(Records)
◇ ◇ ◇ ◇ ◇

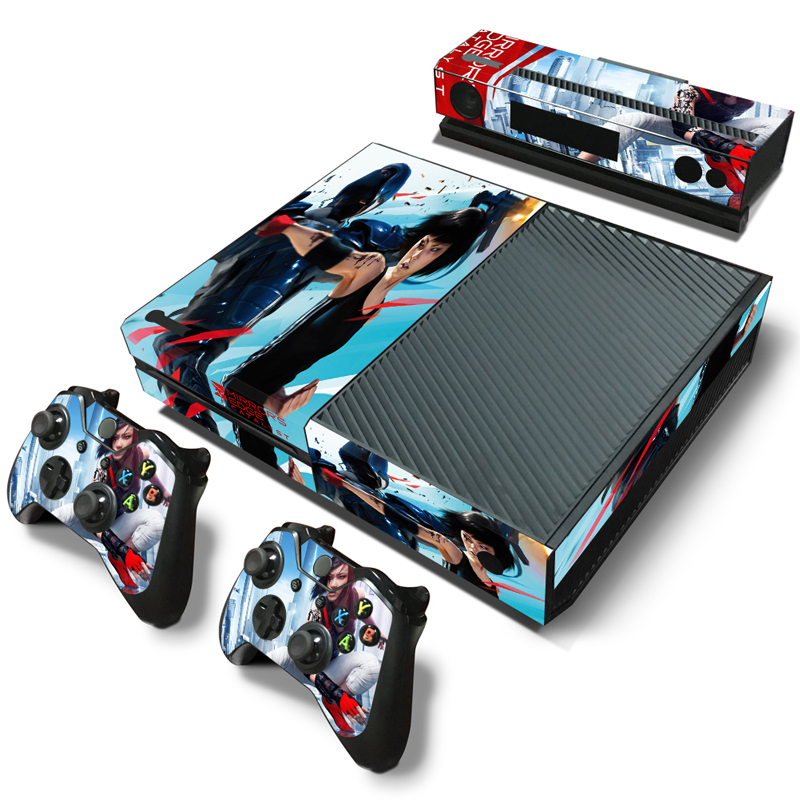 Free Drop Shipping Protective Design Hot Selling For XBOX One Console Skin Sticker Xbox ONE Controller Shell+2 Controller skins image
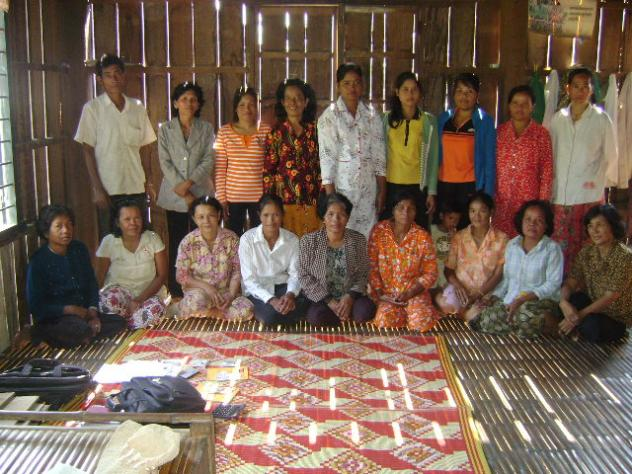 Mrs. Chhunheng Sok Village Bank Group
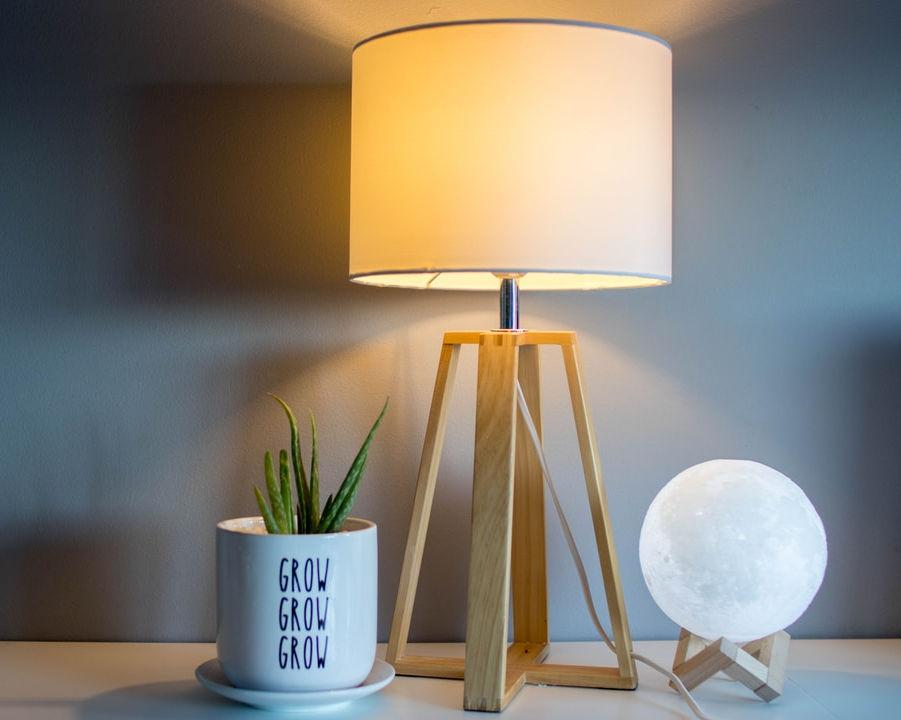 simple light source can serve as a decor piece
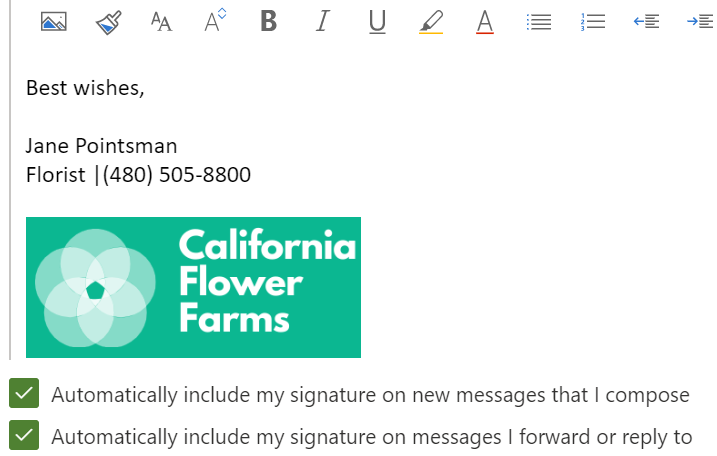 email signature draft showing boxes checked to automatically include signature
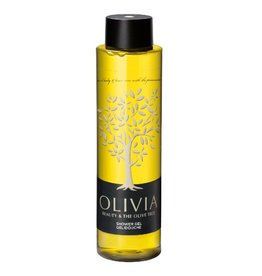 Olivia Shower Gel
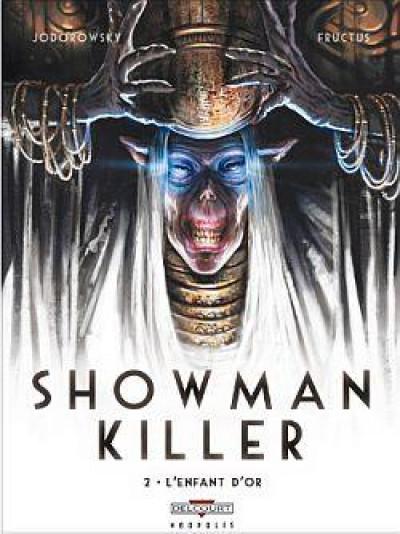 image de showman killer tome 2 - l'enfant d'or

◇ ◇ ◇ ◇ ◇

Give back the material word for word and drop the pictures it holds.

 Free Drop Shipping Protective Design Hot Selling For XBOX One Console Skin Sticker Xbox ONE Controller Shell+2 Controller skins image
 Mrs. Chhunheng Sok Village Bank Group
 simple light source can serve as a decor piece
 email signature draft showing boxes checked to automatically include signature
 Olivia Shower Gel
 image de showman killer tome 2 - l'enfant d'or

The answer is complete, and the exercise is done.